Teddy Award für Ulrike Ottinger: Die Wüstenkönigin
Ulrike Ottinger wird für ihr Lebenswerk mit dem Teddy Award ausgezeichnet. Ein Hausbesuch bei der Filmkünstlerin in Kreuzberg.
Kein Detail ist zu klein, als dass es ihre persönliche Aufmerksamkeit nicht verdiente. „Ah, Sie interessiert die Strenge“, sagt sie zum Fotografen. Dann schließt sie den Kragen ihrer Strickjacke, nicht aus einem Bedürfnis nach Distanz, sondern aus Gefallen an Symmetrie.
Ulrike Ottinger ist zu Hause. Und sie ist in ihrem Element.

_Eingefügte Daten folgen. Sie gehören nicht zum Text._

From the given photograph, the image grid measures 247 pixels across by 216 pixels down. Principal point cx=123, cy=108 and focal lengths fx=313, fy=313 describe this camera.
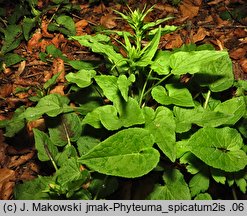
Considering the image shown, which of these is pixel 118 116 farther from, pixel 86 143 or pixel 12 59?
pixel 12 59

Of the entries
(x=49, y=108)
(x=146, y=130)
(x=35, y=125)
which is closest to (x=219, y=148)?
(x=146, y=130)

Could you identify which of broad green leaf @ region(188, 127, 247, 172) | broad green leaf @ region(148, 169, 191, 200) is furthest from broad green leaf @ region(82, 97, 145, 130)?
broad green leaf @ region(148, 169, 191, 200)

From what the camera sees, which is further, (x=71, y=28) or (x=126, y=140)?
(x=71, y=28)

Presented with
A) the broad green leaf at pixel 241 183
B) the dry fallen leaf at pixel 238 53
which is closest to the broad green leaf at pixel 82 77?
the broad green leaf at pixel 241 183

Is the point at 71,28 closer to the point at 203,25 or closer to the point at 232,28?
the point at 203,25

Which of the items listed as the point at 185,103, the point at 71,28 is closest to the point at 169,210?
the point at 185,103

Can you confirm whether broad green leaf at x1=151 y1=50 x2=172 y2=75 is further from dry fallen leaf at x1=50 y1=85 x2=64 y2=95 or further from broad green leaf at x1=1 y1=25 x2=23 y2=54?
broad green leaf at x1=1 y1=25 x2=23 y2=54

Es ist zwar gerade ein anderer, der Regie führt, der ein Foto von ihr macht, aber sie arrangiert mit. Inszeniert ein Bild. Die ausufernden Triebe einer hüfthohen Zimmerpflanze müssen zurückgebunden werden, damit sie nicht ins Bild geraten. Aber Umstände machen ihr nichts aus. Sie tut bloß das, was sie ihr ganzes Leben lang schon tut: Sie macht sich und anderen ein Bild.
An einem kahlen Tisch in ihrer Wohnung voller Bilder, Bücher und Figuren, die sie von Reisen mitgebracht hat, folgen nun zweieinhalb Stunden Gespräch, kein Getränk. Das ist nicht unhöflich, sondern Konzentration.
Die Zimmerpflanze, erzählt sie, war ein Geschenk einer kranken Freundin, der Schauspielerin Magdalena Montezuma. Sie hatte in Ottingers Filmen mitgespielt und ihr kurz vor ihrem Tod einen winzigen Ableger aus Spanien mitgebracht.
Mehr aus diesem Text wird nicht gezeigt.